Is crowdfunding about to turn into ‘crowd-publishing’?

For any game developer with a brilliant idea, only one question matters.

How do I fund it?

Of course, if you are already successful, you can do this yourself. Ploughing back the profits from your last game into your next one is ideal. You keep control of your IP. And you make more money.

If you have the Calldorado SDK installed, you should be making good ad revenues. Indeed, our metrics suggest you could be making 15x more than with conventional in-app advertising.

But what if you don’t feel you have sufficient revenues yet to re-invest? Or what if this is your first app project?

Well, this is where crowd funding can prove useful.

Crowdfunding tackles many of the big problems with conventional publishing.

* It gives the power to ‘greenlight’ game to fans, rather than small secretive groups of executives

* It gives developers instant feedback on the commercial potential of their idea

* It generates buzz

Yet recent stats suggest crowdfunding has stalled. Fans may have been deterred by negative headlines about delayed projects or developers that actually want publicity (not funds) or have undisclosed private backers.
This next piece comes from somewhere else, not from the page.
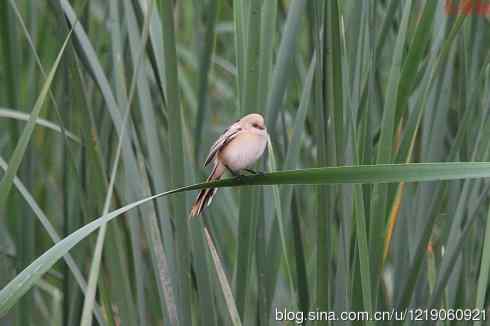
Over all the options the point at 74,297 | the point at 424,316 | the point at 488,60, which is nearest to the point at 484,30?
the point at 488,60

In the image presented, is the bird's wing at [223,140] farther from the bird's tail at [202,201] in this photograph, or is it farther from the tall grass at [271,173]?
the bird's tail at [202,201]

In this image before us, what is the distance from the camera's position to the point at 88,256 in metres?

Whatever, last year’s pledges on Kickstarter for video game projects ($16.2m) was down 61 per cent from 2015.

So, is this the end? According to Justin Bailey, it’s the beginning.

He believes crowdfunding is giving way to ‘crowd-publishing’. Which is why he launched a new kind of platform called Fig.

Bailey says that most existing crowdfunding is rewards-based. Fans pledge a small amount to get a copy of the game early – and maybe a free gift. He thinks this is unsustainable as most ‘ordinary’ players only have so much of their own money.

Instead, he wants to encourage investment. Here, fans can share in the profits of a game they support. This will keep them coming back, and also attract genuine investors as well as fans.

There is a drawback here though. Investment platforms already exist, and most involve developers giving away equity.

Fig has a different offer. It sells ‘game shares’, which give investors revenues from a chosen game.

It still offers a rewards structure for those who want it. But it found that in 2016, ‘rewards’ pledges averaged $133.71 per project, while investors put in $2,800 via game shares.

Bailey believes this shows how crowd-publishing can maintain all the positives of crowd funding, but make it sustainable too.

He says: “Fans who buy shares under these new regulations don’t just show up for a one-time gesture of goodwill. They invest in a project’s ongoing success. This makes the dynamics of crowdfunding less like a novelty and more like a self-sustaining mechanism to fund independent games.”

Ultimately, this should mean more games are funded – especially those edgy titles that risk-averse executives would have rejected. And Fig is a global platform, which runs campaigns for developers from all over the world. It also welcomes international investors.

Of course, one could argue that Fig execs are the new gatekeepers. After all, they decide which titles are available on the platform. However, since they are not funding them personally, they contend they are far less risk-averse.

The numbers are quite persuasive. Fig hosted four of the top 10 biggest crowdfunded video games of 2016.